(Stated goal):
Go through the records below and copy out every line that contains the string "instances".

(Listed records):
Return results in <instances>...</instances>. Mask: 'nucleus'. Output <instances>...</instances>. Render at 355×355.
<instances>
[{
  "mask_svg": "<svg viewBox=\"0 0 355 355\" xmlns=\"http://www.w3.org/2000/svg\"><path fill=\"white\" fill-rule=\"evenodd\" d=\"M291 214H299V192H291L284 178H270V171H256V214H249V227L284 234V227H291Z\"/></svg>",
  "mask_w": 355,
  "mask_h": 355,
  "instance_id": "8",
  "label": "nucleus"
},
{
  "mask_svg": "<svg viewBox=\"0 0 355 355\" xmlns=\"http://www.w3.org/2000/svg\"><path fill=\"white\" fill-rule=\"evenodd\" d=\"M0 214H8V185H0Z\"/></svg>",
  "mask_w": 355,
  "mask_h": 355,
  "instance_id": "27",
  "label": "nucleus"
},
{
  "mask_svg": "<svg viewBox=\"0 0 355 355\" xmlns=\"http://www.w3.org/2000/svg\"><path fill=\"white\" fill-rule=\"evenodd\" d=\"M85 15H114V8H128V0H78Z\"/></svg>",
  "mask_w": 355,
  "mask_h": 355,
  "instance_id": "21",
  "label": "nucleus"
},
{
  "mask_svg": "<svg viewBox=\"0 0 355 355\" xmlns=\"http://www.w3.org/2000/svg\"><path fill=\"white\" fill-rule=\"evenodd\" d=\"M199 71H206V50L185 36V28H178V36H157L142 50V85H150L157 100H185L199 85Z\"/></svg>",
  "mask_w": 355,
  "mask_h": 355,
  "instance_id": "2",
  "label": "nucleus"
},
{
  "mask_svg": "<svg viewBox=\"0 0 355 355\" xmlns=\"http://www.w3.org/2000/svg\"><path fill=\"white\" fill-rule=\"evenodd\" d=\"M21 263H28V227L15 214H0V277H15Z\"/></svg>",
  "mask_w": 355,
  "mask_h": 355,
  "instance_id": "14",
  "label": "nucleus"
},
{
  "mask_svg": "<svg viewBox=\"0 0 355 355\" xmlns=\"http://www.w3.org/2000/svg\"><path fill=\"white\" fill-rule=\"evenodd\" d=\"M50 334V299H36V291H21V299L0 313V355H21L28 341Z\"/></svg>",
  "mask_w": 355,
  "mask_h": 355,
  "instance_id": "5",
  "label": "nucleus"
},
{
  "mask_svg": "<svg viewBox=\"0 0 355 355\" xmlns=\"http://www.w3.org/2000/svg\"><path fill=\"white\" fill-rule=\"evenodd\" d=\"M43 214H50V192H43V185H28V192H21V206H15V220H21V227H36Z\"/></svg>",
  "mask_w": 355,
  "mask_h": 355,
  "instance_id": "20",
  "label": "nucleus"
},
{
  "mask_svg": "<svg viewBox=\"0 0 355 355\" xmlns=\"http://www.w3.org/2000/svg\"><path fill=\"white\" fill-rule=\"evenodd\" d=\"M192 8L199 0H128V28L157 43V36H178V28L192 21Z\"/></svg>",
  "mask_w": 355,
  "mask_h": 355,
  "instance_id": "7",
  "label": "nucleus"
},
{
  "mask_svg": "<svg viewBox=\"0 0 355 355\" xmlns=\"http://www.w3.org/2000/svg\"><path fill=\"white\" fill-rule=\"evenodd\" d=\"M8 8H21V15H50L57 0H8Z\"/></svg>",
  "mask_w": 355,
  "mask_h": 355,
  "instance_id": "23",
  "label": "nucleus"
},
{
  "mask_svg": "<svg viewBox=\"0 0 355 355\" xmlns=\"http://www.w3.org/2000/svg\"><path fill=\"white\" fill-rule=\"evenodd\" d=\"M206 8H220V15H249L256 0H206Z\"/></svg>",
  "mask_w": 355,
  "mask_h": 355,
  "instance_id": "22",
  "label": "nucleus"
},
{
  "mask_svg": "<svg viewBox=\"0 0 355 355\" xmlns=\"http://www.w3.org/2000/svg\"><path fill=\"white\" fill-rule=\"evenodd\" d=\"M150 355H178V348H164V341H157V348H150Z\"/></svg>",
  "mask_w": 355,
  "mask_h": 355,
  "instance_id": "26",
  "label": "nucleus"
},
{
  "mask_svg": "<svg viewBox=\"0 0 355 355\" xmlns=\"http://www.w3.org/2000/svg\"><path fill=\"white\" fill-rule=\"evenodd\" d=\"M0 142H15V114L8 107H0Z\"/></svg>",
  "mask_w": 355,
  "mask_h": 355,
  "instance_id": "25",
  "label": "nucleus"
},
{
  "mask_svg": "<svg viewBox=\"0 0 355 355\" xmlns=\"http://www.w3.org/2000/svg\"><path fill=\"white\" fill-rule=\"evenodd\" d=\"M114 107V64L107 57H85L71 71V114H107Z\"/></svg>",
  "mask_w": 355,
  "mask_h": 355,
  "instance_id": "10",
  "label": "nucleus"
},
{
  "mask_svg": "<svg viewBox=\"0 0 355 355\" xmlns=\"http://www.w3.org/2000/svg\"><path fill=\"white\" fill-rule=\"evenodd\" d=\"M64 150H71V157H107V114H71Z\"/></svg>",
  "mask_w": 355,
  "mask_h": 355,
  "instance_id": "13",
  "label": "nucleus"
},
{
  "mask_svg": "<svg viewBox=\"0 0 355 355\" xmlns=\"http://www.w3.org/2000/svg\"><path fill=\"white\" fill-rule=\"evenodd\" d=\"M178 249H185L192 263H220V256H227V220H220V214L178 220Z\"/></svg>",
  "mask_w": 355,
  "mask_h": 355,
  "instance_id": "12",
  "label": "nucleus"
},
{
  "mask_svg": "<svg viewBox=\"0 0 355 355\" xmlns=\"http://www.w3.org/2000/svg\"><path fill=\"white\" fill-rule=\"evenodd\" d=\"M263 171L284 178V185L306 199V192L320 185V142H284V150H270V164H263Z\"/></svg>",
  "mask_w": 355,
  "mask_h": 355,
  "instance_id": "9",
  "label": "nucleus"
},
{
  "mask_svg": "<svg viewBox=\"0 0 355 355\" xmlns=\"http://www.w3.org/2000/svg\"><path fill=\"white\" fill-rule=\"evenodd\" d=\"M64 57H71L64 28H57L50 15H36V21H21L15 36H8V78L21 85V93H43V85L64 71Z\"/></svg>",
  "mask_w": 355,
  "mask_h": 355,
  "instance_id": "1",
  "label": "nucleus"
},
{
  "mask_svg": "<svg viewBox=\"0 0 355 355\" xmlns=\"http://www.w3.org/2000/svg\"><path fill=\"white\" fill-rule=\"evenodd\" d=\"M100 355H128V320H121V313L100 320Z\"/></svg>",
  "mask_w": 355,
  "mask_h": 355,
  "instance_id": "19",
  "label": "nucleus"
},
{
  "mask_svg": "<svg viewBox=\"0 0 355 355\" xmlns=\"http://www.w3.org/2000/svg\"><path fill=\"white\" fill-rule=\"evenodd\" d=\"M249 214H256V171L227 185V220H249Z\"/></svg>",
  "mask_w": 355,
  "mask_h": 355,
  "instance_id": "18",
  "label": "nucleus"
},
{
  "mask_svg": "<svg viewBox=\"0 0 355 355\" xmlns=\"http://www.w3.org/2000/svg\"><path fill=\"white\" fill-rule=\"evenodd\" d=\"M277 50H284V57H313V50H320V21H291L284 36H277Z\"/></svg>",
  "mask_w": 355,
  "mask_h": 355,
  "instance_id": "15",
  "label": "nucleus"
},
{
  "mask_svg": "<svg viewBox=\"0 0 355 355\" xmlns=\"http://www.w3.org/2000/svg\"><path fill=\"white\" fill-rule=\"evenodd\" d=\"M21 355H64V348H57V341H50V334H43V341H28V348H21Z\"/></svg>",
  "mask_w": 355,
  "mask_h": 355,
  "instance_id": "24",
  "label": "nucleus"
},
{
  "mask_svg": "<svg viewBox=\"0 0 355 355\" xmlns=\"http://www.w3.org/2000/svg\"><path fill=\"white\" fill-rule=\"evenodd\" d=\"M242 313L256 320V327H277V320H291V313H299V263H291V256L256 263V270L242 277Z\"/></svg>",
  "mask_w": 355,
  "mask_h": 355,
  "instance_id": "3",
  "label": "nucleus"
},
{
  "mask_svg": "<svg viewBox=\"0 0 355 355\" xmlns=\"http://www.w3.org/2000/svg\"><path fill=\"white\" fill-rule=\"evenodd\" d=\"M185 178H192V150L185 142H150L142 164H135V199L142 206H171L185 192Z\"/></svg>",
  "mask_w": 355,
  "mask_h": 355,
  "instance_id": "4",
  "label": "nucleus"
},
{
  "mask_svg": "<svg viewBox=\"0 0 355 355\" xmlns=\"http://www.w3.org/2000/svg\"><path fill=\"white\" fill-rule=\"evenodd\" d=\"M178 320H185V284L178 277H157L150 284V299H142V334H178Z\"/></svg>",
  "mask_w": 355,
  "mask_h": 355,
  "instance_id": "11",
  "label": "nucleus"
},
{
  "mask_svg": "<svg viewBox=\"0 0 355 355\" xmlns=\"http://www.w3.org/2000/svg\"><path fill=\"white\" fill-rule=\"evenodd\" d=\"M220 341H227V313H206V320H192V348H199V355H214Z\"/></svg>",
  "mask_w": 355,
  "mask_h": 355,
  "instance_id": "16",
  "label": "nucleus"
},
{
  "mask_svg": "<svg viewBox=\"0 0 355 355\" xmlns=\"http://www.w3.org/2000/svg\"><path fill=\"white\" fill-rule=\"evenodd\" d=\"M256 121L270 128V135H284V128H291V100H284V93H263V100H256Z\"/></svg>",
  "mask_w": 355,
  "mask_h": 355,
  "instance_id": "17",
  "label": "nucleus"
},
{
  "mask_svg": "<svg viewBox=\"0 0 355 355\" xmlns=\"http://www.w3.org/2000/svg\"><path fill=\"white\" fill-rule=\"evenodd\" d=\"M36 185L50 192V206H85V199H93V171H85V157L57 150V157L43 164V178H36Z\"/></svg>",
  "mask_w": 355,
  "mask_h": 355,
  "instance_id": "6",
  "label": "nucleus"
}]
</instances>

(Response to the exercise):
Return results in <instances>...</instances>. Mask: 'nucleus'. Output <instances>...</instances>. Render at 355×355.
<instances>
</instances>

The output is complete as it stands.